▶ **BLOCO DE TEXTO**:
23 'Doutrina e Prática do Espiritismo'




23      * * *


            Ha que assinalar, antes de tudo, esta verdade: na estrutura imensa da criação universal nada existe inútil nem supérfluo. A cada coisa está designado o seu lugar, a cada órgão a sua função e a toda função a sua utilidade presidindo ao conjunto a mais perfeita e irrepreensível harmonia. E se assim é no plano visível, ordena a lógica inferir que o mesmo se dá no invisível.

            Ora os espíritos, uma vez integrados no meio espiritual que lhes é próprio, assim nas mais elevadas regiões como em nossa mesma atmosfera, enquanto aí os retenha a sua inferioridade, não exercem nenhuma das funções peculiares ao viver terrestre, entre as quais predominam as que entendem com a conservação do indivíduo e a propagação da espécie, isto é, as funções de nutrição e de reprodução. Para que serviriam, em tal caso, os órgãos que lhes correspondem?

            Mais ainda: para permutarem entre si as ideias, não necessitam da linguagem articulada, tal pelo menos como a emitimos, e se algumas vezes a empregam, dirigindo-se aos homens, (1) - e unicamente nesse caso - o fazem, produzindo no éter vibrações mentais, de um dinamismo indubitavelmente isocrono apropriado  à correspondência vibratória da audição humana (2). Entre si, porém, não precisam se entender mais que pelo pensamento. Não nos afirmam além disso os próprios ensinos da Revelação que os espíritos possuem um único sentido generalizado, de tal sorte que todas as suas percepções e sensações se operam, por assim dizer - conforme as expressões do Mestre - por todos os poros do seu organismo fluídico? Para que conservariam então os órgãos localizados dos sentidos?

            (1) Aludimos aos fenômenos acústicos diretamente produzidos (vozes que se fazem ouvir) e não aos de mediunidade falante, em que o médium é o transmissor do pensamento do espírito, pela palavra articulada.

                (2) Que haverá de inadmissível nesse fato, quando vemos, por exemplo, no violino o atrito do arco sobre as cordas imitar a voz humana, ou melhor ainda, quando vemos em dois instrumentos, afinados no mesmo diapasão, o som ferido em um repercutir fielmente no outro?

            A mesma observação pode fazer-se relativamente aos membros de apreensão e de locomoção. Para transpor as distâncias - se é licito assim nos exprimirmos, na ignorância em que estamos das condições exatas do meio espiritual, em que a noção de espaço, tal como o concebemos, desaparece, afetando dimensões que que nos são desconhecidas e permitindo, porventura, que o ser se encontre simultaneamente em vários pontos, sem se deslocar (3) - os espíritos não precisam de pernas. Servir-lhes-iam as mãos para operar sobre a substância fluídica, que os envolve ao infinito, as infinitas criações, que não podemos sequer imaginar, mas para modelar as quais sabemos que basta ainda o pensamento, força modeladora de toda sorte de formas e de imagens?

▶ **TAREFA A**: Transcreva por inteiro cada frase interrogativa do texto sobre os espíritos.
▶ **TAREFA B**: Extraia do texto sobre os espíritos, sem qualquer alteração, o trecho que vai de "Ora os espíritos, uma" a "que lhes correspondem?".
A listagem não tem qualquer relação com o texto acima.

▶ **SEÇÃO DE DADOS**:
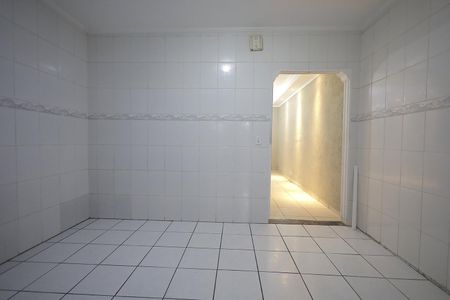 Casa à venda com 170m², 4 quartos e 1 vaga Casa à venda com 170m², 4 quartos e 1 vagaCopa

▶ **RESPOSTA ESPERADA A**:
Para que serviriam, em tal caso, os órgãos que lhes correspondem?
Não nos afirmam além disso os próprios ensinos da Revelação que os espíritos possuem um único sentido generalizado, de tal sorte que todas as suas percepções e sensações se operam, por assim dizer - conforme as expressões do Mestre - por todos os poros do seu organismo fluídico?
Para que conservariam então os órgãos localizados dos sentidos?
Que haverá de inadmissível nesse fato, quando vemos, por exemplo, no violino o atrito do arco sobre as cordas imitar a voz humana, ou melhor ainda, quando vemos em dois instrumentos, afinados no mesmo diapasão, o som ferido em um repercutir fielmente no outro?
Servir-lhes-iam as mãos para operar sobre a substância fluídica, que os envolve ao infinito, as infinitas criações, que não podemos sequer imaginar, mas para modelar as quais sabemos que basta ainda o pensamento, força modeladora de toda sorte de formas e de imagens?

▶ **RESPOSTA ESPERADA B**:
Ora os espíritos, uma vez integrados no meio espiritual que lhes é próprio, assim nas mais elevadas regiões como em nossa mesma atmosfera, enquanto aí os retenha a sua inferioridade, não exercem nenhuma das funções peculiares ao viver terrestre, entre as quais predominam as que entendem com a conservação do indivíduo e a propagação da espécie, isto é, as funções de nutrição e de reprodução. Para que serviriam, em tal caso, os órgãos que lhes correspondem?